- Kutipan sumber -
◇ ◇ ◇ ◇ ◇ ◇ ◇
Sudutkota.id – Sidang perkara dugaan penipuan dan penggelapan dana proyek pembangunan rumah dengan terdakwa Fernandus Yuda Wijaya digelar di Pengadilan Negeri (PN) Kota Malang, Rabu (6/8/2025).
Dalam sidang yang berlangsung di Ruang Kartika, Jaksa Penuntut Umum (JPU) Su’udi, SH, dari Kejaksaan Negeri (Kejari) Kota Malang membacakan surat dakwaan setebal beberapa lembar, yang mengurai secara rinci perbuatan yang diduga dilakukan terdakwa.
Fernandus didakwa telah melakukan penipuan dan penggelapan atas dana pembangunan rumah milik korban berinisial N, seorang pengacara senior di Malang. Jaksa menyebut, total kerugian yang dialami korban mencapai Rp. 238.050.000, yang diserahkan secara bertahap kepada terdakwa sejak November 2023.
“Bahwa terdakwa dengan sengaja dan tanpa hak telah menguasai uang milik saksi korban N yang diberikan untuk keperluan pembangunan rumah, namun oleh terdakwa tidak digunakan sesuai kesepakatan. Sebagian dana digunakan untuk kepentingan pribadi, dan pekerjaan pembangunan ditinggalkan begitu saja,” ujar JPU Su’udi saat membacakan dakwaan di hadapan majelis hakim.
Dalam dakwaan primernya, JPU menjerat terdakwa dengan Pasal 378 KUHP tentang penipuan, dan subsider Pasal 372 KUHP tentang penggelapan. Keduanya merupakan delik pidana yang masing-masing memiliki ancaman hukuman maksimal empat tahun penjara.
◇ ◇ ◇ ◇ ◇ ◇ ◇
- Soal singkat 1 -
Berapa total kerugian yang dialami korban menurut berita sidang ini?
- Soal singkat 2 -
Tulis ulang bagian berita sidang ini di antara "Fernandus didakwa telah" dan "sejak November 2023.", termasuk kedua bagian tersebut.

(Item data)
◇ ◇ ◇ ◇ ◇ ◇ ◇
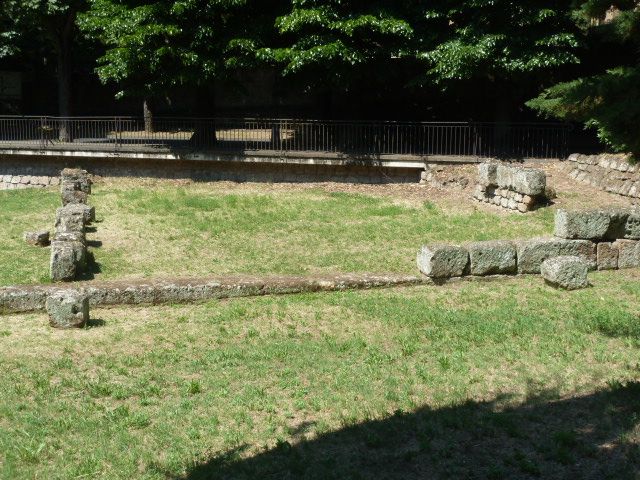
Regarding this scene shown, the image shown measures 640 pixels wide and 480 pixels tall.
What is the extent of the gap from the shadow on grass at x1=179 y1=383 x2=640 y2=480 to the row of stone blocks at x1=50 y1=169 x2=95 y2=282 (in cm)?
754

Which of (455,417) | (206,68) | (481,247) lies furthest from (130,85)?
(455,417)

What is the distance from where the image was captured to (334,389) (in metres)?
8.57

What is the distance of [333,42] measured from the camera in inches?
902

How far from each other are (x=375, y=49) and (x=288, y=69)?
2830 millimetres

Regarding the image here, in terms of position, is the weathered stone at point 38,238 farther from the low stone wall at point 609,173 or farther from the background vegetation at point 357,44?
the low stone wall at point 609,173

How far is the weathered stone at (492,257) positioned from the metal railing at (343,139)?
412 inches

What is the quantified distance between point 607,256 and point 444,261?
10.5 ft

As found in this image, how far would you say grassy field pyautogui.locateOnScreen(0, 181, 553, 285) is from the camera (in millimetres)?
15125

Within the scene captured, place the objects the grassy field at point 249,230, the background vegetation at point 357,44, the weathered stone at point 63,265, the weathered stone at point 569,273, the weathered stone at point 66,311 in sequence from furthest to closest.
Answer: the background vegetation at point 357,44, the grassy field at point 249,230, the weathered stone at point 63,265, the weathered stone at point 569,273, the weathered stone at point 66,311

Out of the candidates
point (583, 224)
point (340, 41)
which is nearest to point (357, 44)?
point (340, 41)

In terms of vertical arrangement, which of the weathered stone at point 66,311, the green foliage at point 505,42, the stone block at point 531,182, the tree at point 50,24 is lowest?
the weathered stone at point 66,311

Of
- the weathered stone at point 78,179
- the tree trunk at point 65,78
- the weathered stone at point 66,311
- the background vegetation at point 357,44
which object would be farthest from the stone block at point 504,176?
the tree trunk at point 65,78

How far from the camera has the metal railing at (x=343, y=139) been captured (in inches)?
957

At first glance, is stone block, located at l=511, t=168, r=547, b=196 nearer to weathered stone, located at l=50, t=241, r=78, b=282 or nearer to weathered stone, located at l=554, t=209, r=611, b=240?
weathered stone, located at l=554, t=209, r=611, b=240
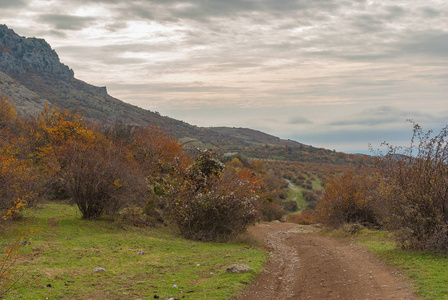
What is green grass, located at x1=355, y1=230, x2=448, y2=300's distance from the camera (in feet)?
31.7

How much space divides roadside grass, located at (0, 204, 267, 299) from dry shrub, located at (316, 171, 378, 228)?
11325mm

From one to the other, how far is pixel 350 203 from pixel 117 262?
20392mm

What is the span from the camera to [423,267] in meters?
12.0

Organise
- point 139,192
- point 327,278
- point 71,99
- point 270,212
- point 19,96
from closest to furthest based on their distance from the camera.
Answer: point 327,278 < point 139,192 < point 270,212 < point 19,96 < point 71,99

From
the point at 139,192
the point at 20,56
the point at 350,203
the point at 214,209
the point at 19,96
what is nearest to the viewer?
the point at 214,209

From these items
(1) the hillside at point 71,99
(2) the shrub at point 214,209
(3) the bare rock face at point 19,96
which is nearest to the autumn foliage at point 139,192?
(2) the shrub at point 214,209

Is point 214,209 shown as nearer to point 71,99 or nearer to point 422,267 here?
point 422,267

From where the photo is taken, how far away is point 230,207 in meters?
20.0

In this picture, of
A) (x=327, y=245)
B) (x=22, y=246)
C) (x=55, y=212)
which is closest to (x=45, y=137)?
(x=55, y=212)

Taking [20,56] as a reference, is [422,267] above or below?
below

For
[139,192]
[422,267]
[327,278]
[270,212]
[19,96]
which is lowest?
[270,212]

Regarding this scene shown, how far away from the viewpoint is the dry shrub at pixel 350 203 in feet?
88.7

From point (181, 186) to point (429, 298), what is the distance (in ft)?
50.9

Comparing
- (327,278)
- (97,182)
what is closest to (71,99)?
(97,182)
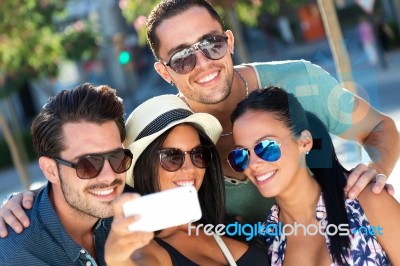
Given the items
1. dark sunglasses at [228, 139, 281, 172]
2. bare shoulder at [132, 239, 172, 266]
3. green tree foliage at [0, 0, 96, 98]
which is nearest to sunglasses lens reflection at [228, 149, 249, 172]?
dark sunglasses at [228, 139, 281, 172]

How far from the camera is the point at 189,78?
3.79 meters

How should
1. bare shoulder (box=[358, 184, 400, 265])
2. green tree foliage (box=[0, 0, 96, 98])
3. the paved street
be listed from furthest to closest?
1. green tree foliage (box=[0, 0, 96, 98])
2. the paved street
3. bare shoulder (box=[358, 184, 400, 265])

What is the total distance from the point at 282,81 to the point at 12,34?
805 centimetres

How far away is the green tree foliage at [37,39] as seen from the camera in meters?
11.0

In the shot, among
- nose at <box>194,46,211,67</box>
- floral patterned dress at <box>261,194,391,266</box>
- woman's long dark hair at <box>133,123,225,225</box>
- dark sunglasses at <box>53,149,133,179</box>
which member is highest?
nose at <box>194,46,211,67</box>

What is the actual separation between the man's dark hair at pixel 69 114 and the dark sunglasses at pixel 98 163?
0.47ft

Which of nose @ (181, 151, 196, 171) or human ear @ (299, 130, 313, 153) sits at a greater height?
nose @ (181, 151, 196, 171)

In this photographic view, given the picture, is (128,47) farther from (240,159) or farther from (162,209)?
(162,209)

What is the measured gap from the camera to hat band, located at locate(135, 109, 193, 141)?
327 centimetres

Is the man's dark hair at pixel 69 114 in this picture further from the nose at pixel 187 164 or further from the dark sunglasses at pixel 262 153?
the dark sunglasses at pixel 262 153

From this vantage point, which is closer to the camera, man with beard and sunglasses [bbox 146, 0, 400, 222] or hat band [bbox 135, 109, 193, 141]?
hat band [bbox 135, 109, 193, 141]

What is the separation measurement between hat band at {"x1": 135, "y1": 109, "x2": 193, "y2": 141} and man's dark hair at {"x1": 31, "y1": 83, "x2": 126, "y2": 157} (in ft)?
0.44

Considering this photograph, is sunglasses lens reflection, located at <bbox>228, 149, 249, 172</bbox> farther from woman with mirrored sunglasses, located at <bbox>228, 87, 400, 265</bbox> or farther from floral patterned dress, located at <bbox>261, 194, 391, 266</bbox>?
floral patterned dress, located at <bbox>261, 194, 391, 266</bbox>

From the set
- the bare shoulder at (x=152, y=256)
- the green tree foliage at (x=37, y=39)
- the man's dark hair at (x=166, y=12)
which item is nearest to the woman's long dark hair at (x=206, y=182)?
the bare shoulder at (x=152, y=256)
◇ ◇ ◇ ◇ ◇ ◇ ◇
- Jawaban benar 1 -
Total kerugian korban mencapai Rp. 238.050.000.

- Jawaban benar 2 -
Fernandus didakwa telah melakukan penipuan dan penggelapan atas dana pembangunan rumah milik korban berinisial N, seorang pengacara senior di Malang. Jaksa menyebut, total kerugian yang dialami korban mencapai Rp. 238.050.000, yang diserahkan secara bertahap kepada terdakwa sejak November 2023.